** Instructions for the task **
Rewrite the lines from the one containing "Looking at each of" through the end of the records, changing "curled dry leaf" to "withered leaf" and leaving everything else as it is.

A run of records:
________________________________________

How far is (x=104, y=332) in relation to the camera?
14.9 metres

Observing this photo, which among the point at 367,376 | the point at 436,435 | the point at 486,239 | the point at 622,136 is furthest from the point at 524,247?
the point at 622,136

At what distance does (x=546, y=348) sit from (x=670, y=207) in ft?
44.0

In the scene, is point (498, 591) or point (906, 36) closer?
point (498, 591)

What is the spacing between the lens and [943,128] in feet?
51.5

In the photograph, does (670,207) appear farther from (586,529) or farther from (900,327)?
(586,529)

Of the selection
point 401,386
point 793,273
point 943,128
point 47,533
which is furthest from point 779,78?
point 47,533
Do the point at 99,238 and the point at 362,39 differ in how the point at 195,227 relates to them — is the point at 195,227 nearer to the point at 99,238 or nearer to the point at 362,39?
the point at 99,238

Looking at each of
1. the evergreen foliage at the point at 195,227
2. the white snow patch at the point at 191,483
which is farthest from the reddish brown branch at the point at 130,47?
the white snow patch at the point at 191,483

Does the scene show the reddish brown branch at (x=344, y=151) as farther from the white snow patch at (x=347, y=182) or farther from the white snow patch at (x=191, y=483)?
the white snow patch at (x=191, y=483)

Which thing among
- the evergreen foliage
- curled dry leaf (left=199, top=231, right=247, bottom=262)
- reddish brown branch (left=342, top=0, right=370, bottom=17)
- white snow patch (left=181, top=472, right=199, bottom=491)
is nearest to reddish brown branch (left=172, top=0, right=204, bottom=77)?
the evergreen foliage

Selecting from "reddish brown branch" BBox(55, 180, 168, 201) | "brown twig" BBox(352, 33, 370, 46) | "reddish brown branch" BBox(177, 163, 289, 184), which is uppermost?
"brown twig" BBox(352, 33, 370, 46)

________________________________________

** Full output **
Looking at each of
1. the evergreen foliage at the point at 195,227
2. the white snow patch at the point at 191,483
which is farthest from the reddish brown branch at the point at 130,47?
the white snow patch at the point at 191,483

Does the scene show the reddish brown branch at (x=344, y=151) as farther from the white snow patch at (x=347, y=182) or farther from the white snow patch at (x=191, y=483)?
the white snow patch at (x=191, y=483)

Which thing among
- the evergreen foliage
- withered leaf (left=199, top=231, right=247, bottom=262)
- reddish brown branch (left=342, top=0, right=370, bottom=17)
- white snow patch (left=181, top=472, right=199, bottom=491)
is nearest to reddish brown branch (left=172, top=0, right=204, bottom=77)?
the evergreen foliage

Selecting from "reddish brown branch" BBox(55, 180, 168, 201) | "brown twig" BBox(352, 33, 370, 46) | "reddish brown branch" BBox(177, 163, 289, 184), which is uppermost?
"brown twig" BBox(352, 33, 370, 46)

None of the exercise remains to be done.